# QM Oscillator Question

1. Jan 10, 2008

### div curl F= 0

1. The problem statement, all variables and given/known data

"Write down the operator $$\hat{a}^2$$ in the basis of the energy states $$|n>$$. Determine the eigenvalues and eigenvectors of the operator $$\hat{a}^2$$ working in the same basis.

You may use the relation: $$\sum_{k = 0}^{\infty} \frac{|x|^{2k}}{(2k)!} = cosh(|x|)$$"

2. Relevant equations

3. The attempt at a solution

For the first part, I've got the abstract version of the operator to be:

$$\hat{a}^2 = \sum_{n=0}^{\infty} \sqrt{n(n-1)} |n-2><n|$$

but the second part is giving me some trouble. I'm not too sure how to set about it, I've tried a few different approaches but nothing ends up using the above relation. I've tried a coherent state: $$\hat{a} |n> = \lambda |n>$$, and I've tried a ket composed on the basis n: $$|\psi> = \sum_{n=0}^{\infty} C_n |n>$$.

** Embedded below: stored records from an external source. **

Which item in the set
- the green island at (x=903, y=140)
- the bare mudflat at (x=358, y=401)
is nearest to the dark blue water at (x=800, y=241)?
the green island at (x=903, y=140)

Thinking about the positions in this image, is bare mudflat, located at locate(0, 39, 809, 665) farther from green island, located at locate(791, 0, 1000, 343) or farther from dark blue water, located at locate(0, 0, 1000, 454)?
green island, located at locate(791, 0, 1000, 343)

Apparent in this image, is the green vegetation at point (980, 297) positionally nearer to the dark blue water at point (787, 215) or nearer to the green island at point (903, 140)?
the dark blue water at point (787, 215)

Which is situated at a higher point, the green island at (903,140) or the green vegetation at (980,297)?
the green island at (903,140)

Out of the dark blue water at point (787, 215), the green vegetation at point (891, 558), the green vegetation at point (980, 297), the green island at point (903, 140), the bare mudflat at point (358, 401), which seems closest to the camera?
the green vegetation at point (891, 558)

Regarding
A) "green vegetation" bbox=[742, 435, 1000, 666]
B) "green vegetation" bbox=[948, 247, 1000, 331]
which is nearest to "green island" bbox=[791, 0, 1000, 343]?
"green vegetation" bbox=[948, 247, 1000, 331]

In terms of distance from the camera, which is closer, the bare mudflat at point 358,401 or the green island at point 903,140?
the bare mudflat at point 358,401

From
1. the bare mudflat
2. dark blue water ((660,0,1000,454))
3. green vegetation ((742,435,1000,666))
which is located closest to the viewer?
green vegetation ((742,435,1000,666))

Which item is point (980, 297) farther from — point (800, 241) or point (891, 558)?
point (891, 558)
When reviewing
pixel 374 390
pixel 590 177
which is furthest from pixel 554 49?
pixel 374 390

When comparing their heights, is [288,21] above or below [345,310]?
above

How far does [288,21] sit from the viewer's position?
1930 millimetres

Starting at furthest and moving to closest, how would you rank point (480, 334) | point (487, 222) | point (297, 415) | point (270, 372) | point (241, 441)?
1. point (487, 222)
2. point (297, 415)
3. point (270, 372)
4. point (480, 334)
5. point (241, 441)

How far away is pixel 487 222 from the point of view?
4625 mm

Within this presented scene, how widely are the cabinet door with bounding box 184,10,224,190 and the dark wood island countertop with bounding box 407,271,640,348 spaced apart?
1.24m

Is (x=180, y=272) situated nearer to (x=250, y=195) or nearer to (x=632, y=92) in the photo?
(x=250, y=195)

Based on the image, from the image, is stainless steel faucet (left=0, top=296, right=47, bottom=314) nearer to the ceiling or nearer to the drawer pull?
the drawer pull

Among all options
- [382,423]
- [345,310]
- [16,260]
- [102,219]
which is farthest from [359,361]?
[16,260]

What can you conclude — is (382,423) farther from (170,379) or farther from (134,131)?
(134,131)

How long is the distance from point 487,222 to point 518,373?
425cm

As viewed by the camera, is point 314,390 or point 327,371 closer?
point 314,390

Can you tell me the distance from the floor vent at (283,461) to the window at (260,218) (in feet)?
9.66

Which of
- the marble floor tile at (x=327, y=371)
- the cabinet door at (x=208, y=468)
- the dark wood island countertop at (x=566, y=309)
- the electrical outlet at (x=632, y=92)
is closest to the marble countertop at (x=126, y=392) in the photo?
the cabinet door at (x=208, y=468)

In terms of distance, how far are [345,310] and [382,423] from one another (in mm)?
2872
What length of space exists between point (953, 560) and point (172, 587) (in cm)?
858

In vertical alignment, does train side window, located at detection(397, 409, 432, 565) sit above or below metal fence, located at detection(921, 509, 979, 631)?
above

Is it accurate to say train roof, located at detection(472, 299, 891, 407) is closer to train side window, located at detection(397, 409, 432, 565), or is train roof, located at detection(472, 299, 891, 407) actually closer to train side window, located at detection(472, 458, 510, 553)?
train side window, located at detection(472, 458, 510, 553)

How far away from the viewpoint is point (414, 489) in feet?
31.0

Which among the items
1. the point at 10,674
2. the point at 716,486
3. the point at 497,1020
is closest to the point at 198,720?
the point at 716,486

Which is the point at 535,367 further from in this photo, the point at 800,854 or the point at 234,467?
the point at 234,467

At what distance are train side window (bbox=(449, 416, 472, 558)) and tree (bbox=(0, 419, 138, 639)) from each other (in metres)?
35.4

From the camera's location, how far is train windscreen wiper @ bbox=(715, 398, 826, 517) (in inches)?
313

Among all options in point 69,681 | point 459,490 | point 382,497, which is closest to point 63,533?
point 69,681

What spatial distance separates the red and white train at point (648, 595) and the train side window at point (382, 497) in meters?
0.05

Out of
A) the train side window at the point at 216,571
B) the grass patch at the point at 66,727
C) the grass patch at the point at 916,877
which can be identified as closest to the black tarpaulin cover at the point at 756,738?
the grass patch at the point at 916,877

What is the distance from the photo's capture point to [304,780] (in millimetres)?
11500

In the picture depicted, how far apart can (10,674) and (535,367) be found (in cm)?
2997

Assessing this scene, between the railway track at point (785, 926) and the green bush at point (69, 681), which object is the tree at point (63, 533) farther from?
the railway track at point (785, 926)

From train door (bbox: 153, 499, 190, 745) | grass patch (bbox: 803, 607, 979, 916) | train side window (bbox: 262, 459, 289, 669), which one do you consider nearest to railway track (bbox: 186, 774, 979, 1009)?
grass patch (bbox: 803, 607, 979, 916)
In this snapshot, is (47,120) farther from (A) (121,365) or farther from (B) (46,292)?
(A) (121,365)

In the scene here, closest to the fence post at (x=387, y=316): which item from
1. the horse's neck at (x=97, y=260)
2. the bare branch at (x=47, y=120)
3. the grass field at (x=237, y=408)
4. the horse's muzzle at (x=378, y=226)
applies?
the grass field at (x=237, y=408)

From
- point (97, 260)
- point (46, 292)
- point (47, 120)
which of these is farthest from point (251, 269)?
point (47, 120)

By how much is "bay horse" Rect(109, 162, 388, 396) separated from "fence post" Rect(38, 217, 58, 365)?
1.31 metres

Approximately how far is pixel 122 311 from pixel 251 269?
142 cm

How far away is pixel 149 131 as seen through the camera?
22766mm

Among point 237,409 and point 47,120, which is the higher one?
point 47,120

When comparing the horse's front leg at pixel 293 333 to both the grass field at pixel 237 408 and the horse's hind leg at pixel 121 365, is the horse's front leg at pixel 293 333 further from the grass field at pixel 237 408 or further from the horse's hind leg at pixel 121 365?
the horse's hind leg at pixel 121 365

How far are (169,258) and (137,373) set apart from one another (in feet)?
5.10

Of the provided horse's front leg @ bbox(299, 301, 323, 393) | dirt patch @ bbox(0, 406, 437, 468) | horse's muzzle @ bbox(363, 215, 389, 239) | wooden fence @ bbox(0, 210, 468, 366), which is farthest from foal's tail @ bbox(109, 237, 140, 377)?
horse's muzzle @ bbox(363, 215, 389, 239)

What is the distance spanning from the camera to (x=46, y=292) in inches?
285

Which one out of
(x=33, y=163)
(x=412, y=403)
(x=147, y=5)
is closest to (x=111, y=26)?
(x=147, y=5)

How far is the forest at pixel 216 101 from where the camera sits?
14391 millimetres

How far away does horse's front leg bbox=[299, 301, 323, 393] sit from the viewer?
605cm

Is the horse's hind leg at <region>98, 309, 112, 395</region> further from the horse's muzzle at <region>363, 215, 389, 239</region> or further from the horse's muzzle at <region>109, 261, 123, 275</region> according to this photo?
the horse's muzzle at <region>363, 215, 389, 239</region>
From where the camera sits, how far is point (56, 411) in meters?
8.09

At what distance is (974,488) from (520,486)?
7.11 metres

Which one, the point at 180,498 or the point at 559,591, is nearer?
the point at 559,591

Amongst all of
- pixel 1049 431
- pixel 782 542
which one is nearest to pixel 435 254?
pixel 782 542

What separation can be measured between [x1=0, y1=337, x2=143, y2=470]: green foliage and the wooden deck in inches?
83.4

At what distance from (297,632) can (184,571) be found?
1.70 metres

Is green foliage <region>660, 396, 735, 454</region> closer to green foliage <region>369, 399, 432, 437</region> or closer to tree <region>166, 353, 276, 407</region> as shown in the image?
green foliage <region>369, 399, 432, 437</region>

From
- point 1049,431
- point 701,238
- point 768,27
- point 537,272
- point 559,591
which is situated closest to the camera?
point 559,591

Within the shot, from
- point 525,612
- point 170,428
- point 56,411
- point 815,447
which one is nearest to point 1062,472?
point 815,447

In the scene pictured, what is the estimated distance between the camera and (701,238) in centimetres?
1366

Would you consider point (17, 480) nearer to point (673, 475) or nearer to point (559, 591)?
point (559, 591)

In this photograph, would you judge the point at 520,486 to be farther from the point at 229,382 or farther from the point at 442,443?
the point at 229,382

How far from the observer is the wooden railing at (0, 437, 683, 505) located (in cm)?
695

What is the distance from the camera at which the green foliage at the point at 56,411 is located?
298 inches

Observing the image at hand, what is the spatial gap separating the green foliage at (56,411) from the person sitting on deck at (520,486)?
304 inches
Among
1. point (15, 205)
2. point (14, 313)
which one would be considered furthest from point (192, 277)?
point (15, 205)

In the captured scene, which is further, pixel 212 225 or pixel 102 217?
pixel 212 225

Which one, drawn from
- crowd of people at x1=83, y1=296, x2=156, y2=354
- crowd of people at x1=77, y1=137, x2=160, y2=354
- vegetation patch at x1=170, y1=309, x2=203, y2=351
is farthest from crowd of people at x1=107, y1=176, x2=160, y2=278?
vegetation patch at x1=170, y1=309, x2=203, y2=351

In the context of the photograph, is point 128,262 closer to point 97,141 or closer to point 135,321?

I'd be grateful if somebody could show me the way with this question, I've just hit a brick wall with it.

2. Jan 14, 2008

### µ³

Well, $\hat{a}^2$ commutes with $\hat{a}$ so any eigenvector of the latter is an eigenvector of the former. So to compute the eigenvalues, just operate $\hat{a}^2$ on a coherent state.

3. Jan 14, 2008

### StatusX

To continue along the lines of the previous post, assume |A> is an eigenvector of a^2 with eigenvalue A^2. Does this mean it is an eigenvector of a with eigenvalue A? Well, first of all, we see it could just as well have eigenvalue -A. And because of this, we could in general expect to find:

|A> = |B> + |C>

where a|B>=A|B> and a|C>=-A|C>, giving:

a|A> = A |B> - A |C>

so that |A> is not an eigenvector of a unless either |B> or |C> is zero, and yet:

a^2 |A> = A^2 |B> + A^2 |C> = A^2 |A>

In other words, while all the eigenvectors of a will still be eigenvectors of a^2, there will in general be some new ones as well, given by linear combinations of a-eigenvectors with eigenvalues that are negatives of eachother. With a little work you can show these are the only new eigenvectors.